Summary
I'm writing code with a lot of alerts/confirms and I'm finding it a pain to keep everything rendering the way it should. I just want the snippet below to work as expected. First "Before" should be displayed, then it should wait for the user to confirm the alert box. Then "After" should be displayed.
document.getElementById('display').innerHTML = "Before";
// ALERT
document.getElementById('display').innerHTML = "After";
Tried
I've tried the naive way & the way recommended on a million dupes all over SO with setTimeout()
. (I tried zero & non-zero time
.)
document.getElementById('display').innerHTML = "Before";
alert("Alert Text")
document.getElementById('display').innerHTML = "After";
document.getElementById('display').innerHTML = "Before";
setTimeout(function() {
alert("Alert Text")
}, time);
document.getElementById('display').innerHTML = "After";
In the first case, the stuff before hasn't finished rendering, before alert halts execution.
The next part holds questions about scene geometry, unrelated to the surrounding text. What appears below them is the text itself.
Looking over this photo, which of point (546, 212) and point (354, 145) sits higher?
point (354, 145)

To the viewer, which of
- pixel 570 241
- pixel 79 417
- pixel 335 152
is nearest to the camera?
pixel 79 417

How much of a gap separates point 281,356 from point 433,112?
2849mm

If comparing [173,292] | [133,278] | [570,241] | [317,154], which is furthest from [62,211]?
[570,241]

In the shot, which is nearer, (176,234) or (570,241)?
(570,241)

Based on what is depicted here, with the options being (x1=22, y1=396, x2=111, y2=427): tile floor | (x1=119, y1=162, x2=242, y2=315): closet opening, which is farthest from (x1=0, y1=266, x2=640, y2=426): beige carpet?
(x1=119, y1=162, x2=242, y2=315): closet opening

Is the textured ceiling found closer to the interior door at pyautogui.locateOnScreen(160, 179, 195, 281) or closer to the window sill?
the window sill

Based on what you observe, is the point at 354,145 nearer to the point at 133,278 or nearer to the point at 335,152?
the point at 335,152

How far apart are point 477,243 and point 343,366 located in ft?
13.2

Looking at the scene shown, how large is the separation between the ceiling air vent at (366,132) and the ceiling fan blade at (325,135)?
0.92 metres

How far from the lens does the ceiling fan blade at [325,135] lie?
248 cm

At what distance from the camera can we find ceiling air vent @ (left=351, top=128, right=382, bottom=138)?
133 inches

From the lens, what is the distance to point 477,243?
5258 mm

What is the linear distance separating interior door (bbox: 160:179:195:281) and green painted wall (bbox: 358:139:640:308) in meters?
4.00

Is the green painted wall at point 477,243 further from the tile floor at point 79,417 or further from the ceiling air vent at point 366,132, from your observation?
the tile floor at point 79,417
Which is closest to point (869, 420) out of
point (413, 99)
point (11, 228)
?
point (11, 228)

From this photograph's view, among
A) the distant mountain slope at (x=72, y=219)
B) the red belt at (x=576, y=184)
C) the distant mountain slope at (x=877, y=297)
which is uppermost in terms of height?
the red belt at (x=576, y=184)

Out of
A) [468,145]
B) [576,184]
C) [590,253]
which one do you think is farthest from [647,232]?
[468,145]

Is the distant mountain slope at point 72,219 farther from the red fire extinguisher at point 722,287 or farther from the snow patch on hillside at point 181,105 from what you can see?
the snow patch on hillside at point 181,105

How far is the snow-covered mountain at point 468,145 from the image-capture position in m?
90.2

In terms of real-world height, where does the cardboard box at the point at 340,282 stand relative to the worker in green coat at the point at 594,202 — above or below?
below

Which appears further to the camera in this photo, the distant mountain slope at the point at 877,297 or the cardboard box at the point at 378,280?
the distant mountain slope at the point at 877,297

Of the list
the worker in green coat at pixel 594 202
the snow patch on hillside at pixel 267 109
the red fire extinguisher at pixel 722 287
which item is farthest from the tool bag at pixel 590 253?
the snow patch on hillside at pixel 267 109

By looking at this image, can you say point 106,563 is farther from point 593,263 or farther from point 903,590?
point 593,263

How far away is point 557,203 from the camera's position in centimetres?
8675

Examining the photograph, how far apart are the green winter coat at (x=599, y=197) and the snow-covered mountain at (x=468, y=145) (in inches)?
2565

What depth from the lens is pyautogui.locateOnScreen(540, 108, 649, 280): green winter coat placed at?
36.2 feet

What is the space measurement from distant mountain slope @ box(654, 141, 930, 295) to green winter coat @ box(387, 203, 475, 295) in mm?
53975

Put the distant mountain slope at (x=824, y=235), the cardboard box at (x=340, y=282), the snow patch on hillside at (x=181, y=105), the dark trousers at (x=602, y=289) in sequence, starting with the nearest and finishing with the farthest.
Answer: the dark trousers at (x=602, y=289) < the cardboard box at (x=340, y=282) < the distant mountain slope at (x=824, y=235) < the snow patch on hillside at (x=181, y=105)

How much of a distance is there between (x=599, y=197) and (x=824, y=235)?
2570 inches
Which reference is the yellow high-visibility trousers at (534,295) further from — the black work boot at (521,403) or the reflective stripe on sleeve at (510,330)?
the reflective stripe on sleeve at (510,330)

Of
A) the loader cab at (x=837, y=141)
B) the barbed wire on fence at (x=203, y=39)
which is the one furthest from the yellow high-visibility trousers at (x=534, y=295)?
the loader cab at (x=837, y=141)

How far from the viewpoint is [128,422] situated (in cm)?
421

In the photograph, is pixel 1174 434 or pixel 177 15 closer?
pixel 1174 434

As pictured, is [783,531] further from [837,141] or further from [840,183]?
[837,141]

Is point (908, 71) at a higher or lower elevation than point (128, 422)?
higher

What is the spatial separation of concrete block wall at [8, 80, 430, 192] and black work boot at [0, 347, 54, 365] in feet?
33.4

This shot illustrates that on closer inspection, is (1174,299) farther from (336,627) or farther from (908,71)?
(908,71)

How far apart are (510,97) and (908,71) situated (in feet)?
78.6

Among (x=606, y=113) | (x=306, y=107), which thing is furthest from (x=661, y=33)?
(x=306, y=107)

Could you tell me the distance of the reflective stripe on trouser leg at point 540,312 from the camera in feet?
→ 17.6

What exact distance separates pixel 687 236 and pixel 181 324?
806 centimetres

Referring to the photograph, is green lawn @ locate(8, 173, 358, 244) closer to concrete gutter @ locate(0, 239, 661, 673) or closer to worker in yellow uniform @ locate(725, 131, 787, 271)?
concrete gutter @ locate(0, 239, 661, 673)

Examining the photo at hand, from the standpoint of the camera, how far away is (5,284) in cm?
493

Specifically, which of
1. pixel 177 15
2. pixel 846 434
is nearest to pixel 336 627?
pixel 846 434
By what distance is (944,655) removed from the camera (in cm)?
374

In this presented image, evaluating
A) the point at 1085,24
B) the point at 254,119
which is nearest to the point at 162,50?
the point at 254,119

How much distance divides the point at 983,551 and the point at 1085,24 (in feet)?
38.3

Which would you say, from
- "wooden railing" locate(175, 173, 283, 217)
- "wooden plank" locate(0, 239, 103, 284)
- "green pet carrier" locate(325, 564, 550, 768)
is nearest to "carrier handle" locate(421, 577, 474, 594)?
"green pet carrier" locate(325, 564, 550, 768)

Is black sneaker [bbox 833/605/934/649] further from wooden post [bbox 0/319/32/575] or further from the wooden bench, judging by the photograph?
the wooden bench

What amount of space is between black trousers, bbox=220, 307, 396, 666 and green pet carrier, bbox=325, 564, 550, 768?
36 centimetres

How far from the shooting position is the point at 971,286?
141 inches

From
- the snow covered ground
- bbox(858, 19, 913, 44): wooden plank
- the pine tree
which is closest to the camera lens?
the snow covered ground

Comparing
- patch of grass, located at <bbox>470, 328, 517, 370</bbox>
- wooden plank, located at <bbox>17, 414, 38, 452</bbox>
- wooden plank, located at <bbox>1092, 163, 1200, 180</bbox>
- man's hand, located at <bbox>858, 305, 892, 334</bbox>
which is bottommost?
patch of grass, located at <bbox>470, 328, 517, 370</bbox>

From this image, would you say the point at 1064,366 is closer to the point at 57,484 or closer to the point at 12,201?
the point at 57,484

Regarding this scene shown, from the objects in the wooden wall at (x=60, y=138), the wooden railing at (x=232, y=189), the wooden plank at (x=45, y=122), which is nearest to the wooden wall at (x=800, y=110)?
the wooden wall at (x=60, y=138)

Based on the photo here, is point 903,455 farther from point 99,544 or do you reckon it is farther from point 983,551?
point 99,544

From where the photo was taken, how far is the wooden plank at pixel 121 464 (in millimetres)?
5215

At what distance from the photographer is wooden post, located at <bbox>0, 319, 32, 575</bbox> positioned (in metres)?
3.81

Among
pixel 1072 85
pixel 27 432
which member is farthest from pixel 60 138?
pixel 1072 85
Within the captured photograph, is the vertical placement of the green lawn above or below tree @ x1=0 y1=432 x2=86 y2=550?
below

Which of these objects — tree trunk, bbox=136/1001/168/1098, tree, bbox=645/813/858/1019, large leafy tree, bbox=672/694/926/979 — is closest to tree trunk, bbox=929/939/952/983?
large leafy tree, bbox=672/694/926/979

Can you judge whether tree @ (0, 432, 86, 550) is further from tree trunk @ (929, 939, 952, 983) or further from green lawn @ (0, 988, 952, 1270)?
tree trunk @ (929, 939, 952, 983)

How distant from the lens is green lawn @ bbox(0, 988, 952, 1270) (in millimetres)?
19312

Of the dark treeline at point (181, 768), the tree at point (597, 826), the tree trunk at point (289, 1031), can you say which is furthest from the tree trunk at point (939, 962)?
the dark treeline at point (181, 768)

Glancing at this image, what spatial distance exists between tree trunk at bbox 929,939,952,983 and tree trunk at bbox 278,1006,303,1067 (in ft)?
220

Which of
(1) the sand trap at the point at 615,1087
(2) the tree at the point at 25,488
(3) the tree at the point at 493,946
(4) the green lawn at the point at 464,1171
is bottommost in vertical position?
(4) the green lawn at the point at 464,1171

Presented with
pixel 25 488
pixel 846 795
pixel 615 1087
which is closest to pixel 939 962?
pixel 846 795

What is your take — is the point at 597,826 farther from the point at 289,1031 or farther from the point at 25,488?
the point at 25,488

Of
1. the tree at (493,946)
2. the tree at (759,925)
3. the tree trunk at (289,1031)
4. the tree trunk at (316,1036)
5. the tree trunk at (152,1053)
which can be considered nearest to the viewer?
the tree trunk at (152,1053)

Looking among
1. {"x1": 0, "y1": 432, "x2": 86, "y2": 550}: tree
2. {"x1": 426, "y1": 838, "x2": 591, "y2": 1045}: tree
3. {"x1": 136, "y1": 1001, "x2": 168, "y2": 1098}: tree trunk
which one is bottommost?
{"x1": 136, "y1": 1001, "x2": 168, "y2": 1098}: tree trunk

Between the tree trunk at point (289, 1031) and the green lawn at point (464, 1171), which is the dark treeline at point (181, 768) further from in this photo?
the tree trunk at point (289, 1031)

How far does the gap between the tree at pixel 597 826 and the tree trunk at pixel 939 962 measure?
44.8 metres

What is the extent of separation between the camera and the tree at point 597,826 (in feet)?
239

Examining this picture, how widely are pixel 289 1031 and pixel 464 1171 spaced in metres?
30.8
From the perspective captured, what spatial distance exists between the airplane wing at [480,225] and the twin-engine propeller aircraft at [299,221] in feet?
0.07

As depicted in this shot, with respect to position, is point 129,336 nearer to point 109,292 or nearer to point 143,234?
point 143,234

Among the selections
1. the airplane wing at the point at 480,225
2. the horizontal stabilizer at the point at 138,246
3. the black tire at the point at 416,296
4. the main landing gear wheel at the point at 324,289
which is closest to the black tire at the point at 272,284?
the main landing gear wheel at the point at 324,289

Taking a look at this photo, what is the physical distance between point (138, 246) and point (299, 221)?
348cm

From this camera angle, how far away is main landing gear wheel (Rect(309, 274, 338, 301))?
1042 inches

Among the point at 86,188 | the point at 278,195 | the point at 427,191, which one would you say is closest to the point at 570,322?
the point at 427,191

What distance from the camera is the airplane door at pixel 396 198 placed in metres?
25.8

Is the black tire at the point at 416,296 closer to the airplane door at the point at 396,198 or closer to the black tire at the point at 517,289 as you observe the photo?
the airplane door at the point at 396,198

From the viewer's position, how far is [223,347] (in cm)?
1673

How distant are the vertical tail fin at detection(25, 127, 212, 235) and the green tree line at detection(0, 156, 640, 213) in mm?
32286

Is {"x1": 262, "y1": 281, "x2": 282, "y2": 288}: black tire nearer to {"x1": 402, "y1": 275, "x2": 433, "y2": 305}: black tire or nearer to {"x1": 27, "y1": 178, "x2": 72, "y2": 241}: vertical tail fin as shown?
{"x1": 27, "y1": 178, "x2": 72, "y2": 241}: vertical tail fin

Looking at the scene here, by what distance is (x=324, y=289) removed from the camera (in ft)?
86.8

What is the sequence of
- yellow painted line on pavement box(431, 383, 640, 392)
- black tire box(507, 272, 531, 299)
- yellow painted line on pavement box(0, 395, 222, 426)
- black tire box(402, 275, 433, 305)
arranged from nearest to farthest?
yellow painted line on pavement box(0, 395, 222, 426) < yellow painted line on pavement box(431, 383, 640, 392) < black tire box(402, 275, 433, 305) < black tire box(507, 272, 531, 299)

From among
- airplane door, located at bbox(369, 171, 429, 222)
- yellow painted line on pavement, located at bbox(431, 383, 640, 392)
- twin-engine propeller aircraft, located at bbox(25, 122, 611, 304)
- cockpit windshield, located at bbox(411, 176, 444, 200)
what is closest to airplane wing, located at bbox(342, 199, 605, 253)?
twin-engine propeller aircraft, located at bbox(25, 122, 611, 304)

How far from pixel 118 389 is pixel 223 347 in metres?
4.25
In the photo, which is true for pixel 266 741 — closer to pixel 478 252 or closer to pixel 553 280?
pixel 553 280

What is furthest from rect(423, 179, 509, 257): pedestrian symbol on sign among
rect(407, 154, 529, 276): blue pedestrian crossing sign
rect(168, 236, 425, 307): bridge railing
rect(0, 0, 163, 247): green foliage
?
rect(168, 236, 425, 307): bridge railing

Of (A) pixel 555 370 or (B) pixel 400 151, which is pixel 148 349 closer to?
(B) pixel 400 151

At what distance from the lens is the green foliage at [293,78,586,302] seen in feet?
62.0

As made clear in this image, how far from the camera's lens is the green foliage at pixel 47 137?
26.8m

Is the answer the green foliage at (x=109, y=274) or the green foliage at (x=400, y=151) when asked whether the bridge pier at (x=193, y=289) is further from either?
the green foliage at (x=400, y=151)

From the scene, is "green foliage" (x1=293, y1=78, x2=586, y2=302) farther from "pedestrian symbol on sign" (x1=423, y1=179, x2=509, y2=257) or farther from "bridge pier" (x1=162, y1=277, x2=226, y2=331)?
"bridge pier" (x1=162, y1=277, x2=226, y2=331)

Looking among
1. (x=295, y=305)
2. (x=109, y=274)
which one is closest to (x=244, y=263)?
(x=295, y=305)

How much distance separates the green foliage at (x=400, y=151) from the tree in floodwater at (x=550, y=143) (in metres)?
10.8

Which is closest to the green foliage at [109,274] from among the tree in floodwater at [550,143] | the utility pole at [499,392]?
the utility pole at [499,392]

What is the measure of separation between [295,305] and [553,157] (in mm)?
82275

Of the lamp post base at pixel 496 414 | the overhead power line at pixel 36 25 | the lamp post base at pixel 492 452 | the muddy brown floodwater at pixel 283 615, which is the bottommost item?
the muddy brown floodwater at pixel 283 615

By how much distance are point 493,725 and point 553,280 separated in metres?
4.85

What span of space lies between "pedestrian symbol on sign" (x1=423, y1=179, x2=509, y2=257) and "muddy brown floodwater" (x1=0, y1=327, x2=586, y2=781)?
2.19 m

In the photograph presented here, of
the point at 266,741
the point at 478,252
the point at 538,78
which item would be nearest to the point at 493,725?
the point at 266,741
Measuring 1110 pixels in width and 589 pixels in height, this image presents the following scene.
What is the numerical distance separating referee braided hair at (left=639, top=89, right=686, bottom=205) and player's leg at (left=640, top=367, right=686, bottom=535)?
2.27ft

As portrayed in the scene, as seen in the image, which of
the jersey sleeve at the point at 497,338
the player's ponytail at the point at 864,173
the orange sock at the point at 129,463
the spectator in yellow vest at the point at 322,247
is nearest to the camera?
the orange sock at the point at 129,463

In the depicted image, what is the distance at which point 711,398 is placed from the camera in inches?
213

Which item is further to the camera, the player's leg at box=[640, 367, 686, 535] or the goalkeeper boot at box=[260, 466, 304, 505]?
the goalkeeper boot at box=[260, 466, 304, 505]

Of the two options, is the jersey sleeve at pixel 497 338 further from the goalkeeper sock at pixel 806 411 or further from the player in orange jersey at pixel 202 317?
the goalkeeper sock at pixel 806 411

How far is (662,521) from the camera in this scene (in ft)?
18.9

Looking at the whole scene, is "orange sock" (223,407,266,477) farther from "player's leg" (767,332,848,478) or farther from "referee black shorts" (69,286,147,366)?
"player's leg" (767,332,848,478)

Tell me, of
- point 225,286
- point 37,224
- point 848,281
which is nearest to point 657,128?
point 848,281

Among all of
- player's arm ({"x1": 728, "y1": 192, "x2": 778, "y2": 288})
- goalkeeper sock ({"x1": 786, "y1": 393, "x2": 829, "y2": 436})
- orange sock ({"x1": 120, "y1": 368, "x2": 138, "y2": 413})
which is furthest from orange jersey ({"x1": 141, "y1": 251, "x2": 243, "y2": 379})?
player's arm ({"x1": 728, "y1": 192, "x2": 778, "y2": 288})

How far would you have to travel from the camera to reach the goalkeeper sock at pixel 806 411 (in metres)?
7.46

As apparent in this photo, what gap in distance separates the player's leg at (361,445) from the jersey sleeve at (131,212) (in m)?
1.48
And in the second, the stuff below has already begun rendering, replacing the stuff above.
Ideas
One can put everthing below the alert within the setTimeout()
block. Not a terrible hack for one alert. But with lots of alerts, that means lots of nested setTimeout()
, which seems wrong on several levels!
A simple sleep()
would resolve everything. But the accepted SO answer warns never to use sleep()
equivalents in JS, preferring setTimeout()
instead. So back to square 1!
TL;DR: What's the best way to use alert()
so that the HTML before & after are rendered in order?